Since LEAP began five years ago, about 60 laboratorians have completed the program, and about 20 have been promoted from their position, many becoming supervisors or assistant supervisors, notes Cappell. The leadership program is funded through the AP division—there is no cost to participants.
One of the first people to participate in the LEAP program was Lindsay Gust, HTL(ASCP), assistant supervisor in the Division of Hematopathology at the Mayo Clinic. At the time she participated, Gust was a technical specialist in the histology lab and later became an assistant supervisor.
“I had taken some job instruction training before, but LEAP gave me additional tools, such as how to hire and train employees,” says Gust. “One of the main things I got out of the program was learning how to empathize with people in the workplace, realizing that there are feelings involved in every situation that people are in.”
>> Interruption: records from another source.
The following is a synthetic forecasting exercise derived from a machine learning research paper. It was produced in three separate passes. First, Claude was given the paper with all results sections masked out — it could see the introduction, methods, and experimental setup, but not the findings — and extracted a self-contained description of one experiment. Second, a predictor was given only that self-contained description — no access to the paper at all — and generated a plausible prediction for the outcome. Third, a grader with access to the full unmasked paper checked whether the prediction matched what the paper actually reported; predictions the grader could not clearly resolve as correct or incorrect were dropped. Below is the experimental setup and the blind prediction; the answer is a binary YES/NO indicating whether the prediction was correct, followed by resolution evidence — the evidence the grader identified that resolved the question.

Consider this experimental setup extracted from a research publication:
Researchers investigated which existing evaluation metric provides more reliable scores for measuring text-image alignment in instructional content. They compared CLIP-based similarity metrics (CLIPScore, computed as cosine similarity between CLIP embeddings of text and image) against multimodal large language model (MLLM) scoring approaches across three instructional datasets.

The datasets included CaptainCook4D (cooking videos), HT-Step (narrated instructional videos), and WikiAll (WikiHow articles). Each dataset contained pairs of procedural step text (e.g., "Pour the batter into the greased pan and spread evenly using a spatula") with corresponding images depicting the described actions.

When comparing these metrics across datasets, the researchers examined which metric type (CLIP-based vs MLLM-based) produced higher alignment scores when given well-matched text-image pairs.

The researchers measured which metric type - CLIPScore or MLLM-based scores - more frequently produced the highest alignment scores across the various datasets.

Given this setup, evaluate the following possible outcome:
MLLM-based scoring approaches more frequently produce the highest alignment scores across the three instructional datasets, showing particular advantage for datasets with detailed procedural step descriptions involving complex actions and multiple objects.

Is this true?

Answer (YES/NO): NO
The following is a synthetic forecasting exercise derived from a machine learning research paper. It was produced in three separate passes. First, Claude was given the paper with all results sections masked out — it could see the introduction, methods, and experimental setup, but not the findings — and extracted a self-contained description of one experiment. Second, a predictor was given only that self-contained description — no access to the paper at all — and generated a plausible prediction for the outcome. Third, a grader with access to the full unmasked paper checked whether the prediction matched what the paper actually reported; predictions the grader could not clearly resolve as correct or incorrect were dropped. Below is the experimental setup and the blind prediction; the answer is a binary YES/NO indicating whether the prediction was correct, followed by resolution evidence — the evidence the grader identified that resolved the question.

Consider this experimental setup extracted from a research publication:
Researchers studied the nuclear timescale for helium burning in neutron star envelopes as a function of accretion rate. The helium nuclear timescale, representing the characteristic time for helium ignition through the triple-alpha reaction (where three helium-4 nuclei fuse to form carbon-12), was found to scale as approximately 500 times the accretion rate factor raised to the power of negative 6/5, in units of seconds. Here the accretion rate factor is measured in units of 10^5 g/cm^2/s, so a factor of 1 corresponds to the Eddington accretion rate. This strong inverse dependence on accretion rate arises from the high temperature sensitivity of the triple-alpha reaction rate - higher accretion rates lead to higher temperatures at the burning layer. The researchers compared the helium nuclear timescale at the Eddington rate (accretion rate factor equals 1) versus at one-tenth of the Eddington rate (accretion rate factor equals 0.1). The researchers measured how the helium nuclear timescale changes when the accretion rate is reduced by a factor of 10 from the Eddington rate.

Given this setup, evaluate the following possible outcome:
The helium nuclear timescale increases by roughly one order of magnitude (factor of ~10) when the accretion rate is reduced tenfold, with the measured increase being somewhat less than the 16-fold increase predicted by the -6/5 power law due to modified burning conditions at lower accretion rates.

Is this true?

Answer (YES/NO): NO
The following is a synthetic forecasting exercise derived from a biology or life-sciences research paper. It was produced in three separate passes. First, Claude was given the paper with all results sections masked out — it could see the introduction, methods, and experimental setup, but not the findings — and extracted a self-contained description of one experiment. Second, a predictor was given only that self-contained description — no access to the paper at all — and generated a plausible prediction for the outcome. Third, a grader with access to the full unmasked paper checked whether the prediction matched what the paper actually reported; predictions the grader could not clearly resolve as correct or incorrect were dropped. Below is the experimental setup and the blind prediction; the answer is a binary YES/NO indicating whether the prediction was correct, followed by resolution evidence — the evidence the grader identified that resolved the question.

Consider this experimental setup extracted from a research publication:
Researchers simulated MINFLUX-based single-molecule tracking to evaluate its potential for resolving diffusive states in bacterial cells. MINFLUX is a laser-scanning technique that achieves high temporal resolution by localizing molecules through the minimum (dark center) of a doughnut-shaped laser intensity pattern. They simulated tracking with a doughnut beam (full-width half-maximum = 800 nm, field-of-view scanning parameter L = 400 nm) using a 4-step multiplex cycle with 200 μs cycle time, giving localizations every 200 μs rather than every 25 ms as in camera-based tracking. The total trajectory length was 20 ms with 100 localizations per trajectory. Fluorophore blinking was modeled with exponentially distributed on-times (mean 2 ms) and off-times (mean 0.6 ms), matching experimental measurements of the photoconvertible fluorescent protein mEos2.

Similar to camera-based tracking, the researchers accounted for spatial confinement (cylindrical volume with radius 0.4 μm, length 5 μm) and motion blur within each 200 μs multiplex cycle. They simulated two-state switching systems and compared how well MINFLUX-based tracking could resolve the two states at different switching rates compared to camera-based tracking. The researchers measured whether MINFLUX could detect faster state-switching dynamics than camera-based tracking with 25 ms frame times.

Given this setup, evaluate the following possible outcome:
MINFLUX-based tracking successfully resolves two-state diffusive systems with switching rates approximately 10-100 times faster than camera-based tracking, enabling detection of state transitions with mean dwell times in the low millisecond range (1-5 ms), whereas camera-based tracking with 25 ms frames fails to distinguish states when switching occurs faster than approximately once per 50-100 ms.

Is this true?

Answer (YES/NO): NO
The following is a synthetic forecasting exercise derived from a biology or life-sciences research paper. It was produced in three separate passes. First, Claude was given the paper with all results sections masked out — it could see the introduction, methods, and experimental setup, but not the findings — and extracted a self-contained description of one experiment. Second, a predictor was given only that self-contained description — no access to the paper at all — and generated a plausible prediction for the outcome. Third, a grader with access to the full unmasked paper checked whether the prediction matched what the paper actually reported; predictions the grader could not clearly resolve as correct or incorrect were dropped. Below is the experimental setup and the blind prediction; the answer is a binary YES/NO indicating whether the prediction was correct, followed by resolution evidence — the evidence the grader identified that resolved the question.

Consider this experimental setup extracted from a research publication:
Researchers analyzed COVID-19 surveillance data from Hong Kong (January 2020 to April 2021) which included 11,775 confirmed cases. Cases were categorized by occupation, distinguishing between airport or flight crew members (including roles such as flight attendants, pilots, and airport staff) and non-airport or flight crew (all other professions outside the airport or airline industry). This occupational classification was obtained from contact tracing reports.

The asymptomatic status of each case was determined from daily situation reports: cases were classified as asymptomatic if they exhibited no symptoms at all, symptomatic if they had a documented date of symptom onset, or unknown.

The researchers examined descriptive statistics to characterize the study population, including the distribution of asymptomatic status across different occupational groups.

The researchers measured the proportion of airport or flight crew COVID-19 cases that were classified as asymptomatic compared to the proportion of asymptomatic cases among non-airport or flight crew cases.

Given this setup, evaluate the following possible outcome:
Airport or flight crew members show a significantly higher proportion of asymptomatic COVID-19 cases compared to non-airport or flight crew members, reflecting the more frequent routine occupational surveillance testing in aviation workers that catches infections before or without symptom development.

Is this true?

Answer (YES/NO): NO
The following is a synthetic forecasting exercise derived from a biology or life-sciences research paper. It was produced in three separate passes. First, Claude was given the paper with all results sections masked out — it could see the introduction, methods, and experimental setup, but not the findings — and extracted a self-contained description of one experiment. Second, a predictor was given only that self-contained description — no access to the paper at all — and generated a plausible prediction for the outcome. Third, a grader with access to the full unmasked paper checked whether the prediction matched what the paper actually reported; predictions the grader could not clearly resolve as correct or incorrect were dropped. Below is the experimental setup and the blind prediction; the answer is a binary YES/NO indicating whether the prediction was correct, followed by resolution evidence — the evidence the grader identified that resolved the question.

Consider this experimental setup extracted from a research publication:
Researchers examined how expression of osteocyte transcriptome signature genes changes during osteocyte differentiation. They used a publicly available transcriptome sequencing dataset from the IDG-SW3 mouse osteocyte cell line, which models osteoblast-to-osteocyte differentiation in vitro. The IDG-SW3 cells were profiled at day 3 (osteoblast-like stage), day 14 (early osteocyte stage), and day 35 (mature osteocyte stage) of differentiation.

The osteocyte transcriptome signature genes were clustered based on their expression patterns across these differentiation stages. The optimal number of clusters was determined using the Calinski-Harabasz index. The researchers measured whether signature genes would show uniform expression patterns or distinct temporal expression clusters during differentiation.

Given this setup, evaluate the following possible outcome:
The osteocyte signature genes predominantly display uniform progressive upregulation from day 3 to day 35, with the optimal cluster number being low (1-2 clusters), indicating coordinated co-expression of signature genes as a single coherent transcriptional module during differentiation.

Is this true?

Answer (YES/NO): NO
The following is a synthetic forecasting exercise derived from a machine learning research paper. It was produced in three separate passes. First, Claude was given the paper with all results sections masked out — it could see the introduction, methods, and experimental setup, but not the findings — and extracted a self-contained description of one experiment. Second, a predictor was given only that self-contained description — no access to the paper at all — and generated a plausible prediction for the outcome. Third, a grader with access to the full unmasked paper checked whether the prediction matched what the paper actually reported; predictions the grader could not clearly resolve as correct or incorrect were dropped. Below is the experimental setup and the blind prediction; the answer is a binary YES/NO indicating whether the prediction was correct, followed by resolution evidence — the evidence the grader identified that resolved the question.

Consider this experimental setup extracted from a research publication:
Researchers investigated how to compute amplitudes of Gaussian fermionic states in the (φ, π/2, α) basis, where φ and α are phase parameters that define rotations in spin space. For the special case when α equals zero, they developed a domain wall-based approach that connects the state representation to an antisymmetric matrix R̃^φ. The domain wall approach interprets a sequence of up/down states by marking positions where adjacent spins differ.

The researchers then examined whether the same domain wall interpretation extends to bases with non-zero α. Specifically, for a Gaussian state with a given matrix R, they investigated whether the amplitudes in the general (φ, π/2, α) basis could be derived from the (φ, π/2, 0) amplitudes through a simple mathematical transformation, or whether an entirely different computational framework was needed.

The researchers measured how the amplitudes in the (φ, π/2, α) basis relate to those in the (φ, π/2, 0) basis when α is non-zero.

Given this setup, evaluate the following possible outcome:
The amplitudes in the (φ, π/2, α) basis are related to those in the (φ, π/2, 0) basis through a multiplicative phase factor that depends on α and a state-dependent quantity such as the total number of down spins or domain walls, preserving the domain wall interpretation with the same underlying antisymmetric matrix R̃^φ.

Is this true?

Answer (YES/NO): NO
Ultimately, these leadership training programs, and others like them, will assist clinical and anatomic pathology laboratories in preparing for the challenges ahead, including future pandemics.
“Challenges like COVID, and Ebola before that, always come out of the clear-blue sky and require rapid development of new diagnostic tests,” notes Scanlan. “The laboratory director is the one individual with the medical, technical, and communication skills needed to deal with these situations. We are the first responders in infectious health care emergencies.”